[Stored entries]
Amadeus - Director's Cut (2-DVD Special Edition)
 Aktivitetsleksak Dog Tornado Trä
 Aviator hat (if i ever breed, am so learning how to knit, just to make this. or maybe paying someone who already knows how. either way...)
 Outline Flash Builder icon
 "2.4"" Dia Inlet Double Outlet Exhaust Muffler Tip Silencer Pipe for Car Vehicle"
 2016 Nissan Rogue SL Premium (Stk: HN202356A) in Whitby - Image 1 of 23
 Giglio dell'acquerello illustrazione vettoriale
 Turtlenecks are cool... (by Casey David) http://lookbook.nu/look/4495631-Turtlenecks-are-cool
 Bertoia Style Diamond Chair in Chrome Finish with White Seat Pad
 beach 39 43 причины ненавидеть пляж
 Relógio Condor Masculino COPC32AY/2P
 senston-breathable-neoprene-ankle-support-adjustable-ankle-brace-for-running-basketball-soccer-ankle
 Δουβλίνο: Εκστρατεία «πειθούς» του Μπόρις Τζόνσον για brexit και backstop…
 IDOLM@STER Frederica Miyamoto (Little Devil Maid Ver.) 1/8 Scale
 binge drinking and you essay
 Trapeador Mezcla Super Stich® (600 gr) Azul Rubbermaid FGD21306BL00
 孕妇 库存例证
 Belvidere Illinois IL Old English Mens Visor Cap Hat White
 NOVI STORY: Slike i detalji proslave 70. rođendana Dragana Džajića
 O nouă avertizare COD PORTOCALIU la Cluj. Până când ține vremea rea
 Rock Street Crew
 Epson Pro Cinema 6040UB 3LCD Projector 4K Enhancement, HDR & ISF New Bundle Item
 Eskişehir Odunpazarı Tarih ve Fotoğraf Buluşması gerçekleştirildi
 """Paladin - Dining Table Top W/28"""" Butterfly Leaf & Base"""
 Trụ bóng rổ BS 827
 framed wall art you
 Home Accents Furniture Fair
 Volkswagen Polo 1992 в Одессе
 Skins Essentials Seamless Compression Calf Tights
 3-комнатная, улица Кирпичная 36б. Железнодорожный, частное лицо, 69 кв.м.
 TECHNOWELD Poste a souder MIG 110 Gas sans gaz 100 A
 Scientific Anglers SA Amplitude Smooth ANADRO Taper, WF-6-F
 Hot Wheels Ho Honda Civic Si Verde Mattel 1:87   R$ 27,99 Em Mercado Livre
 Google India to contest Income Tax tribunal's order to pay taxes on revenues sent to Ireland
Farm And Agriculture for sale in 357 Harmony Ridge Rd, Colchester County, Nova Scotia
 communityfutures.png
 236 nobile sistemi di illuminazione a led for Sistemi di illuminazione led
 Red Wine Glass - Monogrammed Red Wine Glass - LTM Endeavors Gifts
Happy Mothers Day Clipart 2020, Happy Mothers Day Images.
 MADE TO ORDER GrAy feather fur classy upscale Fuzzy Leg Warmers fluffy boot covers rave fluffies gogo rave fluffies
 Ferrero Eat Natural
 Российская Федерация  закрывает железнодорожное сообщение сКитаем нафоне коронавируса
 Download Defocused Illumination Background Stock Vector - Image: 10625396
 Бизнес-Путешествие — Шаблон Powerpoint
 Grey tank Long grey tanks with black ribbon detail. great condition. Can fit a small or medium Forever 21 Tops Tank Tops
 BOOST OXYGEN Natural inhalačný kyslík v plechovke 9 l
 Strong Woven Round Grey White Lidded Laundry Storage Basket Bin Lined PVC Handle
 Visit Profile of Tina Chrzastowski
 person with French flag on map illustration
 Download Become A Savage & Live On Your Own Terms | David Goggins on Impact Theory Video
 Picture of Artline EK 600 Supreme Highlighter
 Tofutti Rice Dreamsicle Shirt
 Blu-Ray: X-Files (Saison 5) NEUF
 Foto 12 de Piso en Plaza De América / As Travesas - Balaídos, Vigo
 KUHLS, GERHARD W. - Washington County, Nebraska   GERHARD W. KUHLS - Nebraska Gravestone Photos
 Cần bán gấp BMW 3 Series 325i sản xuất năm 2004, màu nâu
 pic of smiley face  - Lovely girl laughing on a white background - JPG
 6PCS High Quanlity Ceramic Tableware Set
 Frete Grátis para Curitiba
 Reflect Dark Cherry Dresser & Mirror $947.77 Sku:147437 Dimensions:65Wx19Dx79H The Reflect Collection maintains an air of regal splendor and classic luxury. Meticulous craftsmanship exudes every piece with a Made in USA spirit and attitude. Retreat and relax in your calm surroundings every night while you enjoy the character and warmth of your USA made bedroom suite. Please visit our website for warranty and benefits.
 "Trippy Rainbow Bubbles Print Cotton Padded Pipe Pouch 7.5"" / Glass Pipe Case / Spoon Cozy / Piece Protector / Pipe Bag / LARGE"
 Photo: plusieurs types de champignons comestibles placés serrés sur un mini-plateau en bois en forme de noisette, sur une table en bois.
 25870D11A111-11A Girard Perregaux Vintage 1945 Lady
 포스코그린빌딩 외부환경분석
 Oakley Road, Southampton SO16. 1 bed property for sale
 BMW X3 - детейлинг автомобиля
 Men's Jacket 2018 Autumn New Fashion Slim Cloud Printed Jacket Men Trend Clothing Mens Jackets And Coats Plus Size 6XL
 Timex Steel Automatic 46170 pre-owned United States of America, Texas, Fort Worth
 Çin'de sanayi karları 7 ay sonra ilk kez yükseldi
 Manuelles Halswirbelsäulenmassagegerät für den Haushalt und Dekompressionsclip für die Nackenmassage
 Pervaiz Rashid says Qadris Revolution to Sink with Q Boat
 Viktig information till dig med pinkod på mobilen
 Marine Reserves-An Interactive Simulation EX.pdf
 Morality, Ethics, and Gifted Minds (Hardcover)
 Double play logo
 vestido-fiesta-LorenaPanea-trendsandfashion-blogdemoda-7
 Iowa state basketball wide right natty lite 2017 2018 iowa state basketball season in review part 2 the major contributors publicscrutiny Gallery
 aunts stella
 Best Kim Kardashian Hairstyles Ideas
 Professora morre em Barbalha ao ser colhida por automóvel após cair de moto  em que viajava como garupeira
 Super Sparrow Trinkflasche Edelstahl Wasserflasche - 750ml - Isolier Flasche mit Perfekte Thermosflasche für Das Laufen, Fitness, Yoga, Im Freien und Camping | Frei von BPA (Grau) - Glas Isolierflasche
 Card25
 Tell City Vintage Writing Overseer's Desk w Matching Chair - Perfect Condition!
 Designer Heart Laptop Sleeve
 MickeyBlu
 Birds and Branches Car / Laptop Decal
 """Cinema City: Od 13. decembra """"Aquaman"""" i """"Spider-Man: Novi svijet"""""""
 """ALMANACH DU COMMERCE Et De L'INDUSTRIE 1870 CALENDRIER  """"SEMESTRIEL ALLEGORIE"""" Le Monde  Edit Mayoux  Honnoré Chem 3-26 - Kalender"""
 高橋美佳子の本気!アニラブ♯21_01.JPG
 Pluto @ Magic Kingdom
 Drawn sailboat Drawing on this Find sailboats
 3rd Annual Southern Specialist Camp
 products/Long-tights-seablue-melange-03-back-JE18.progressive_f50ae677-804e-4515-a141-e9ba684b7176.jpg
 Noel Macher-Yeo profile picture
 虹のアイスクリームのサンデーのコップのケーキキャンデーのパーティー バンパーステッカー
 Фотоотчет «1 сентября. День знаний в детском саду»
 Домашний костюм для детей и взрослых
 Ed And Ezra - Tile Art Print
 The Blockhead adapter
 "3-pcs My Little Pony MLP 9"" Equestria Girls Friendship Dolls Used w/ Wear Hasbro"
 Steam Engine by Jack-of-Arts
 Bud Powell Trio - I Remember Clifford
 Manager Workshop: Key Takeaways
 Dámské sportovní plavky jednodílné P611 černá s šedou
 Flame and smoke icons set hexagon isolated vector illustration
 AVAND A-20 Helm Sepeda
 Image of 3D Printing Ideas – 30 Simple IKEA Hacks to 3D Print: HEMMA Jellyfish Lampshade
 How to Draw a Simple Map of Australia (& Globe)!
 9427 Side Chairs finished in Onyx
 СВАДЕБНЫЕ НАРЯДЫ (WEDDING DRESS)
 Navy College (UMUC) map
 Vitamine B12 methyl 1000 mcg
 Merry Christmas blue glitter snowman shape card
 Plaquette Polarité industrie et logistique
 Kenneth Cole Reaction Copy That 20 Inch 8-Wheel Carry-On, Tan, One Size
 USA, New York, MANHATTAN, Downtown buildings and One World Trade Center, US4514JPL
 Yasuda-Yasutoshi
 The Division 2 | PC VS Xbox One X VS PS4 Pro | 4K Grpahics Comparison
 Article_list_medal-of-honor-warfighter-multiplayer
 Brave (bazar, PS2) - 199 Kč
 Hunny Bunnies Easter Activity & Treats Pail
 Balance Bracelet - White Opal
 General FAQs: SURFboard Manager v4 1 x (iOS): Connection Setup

◆ **PROBLEM TO SOLVE**
All lines above from the one holding "Picture of Artline" to the one holding "Rainbow Bubbles Print", inclusive, are to be copied exactly; no other line is wanted.

◆ **WRITTEN ANSWER**
 Picture of Artline EK 600 Supreme Highlighter
 Tofutti Rice Dreamsicle Shirt
 Blu-Ray: X-Files (Saison 5) NEUF
 Foto 12 de Piso en Plaza De América / As Travesas - Balaídos, Vigo
 KUHLS, GERHARD W. - Washington County, Nebraska   GERHARD W. KUHLS - Nebraska Gravestone Photos
 Cần bán gấp BMW 3 Series 325i sản xuất năm 2004, màu nâu
 pic of smiley face  - Lovely girl laughing on a white background - JPG
 6PCS High Quanlity Ceramic Tableware Set
 Frete Grátis para Curitiba
 Reflect Dark Cherry Dresser & Mirror $947.77 Sku:147437 Dimensions:65Wx19Dx79H The Reflect Collection maintains an air of regal splendor and classic luxury. Meticulous craftsmanship exudes every piece with a Made in USA spirit and attitude. Retreat and relax in your calm surroundings every night while you enjoy the character and warmth of your USA made bedroom suite. Please visit our website for warranty and benefits.
 "Trippy Rainbow Bubbles Print Cotton Padded Pipe Pouch 7.5"" / Glass Pipe Case / Spoon Cozy / Piece Protector / Pipe Bag / LARGE"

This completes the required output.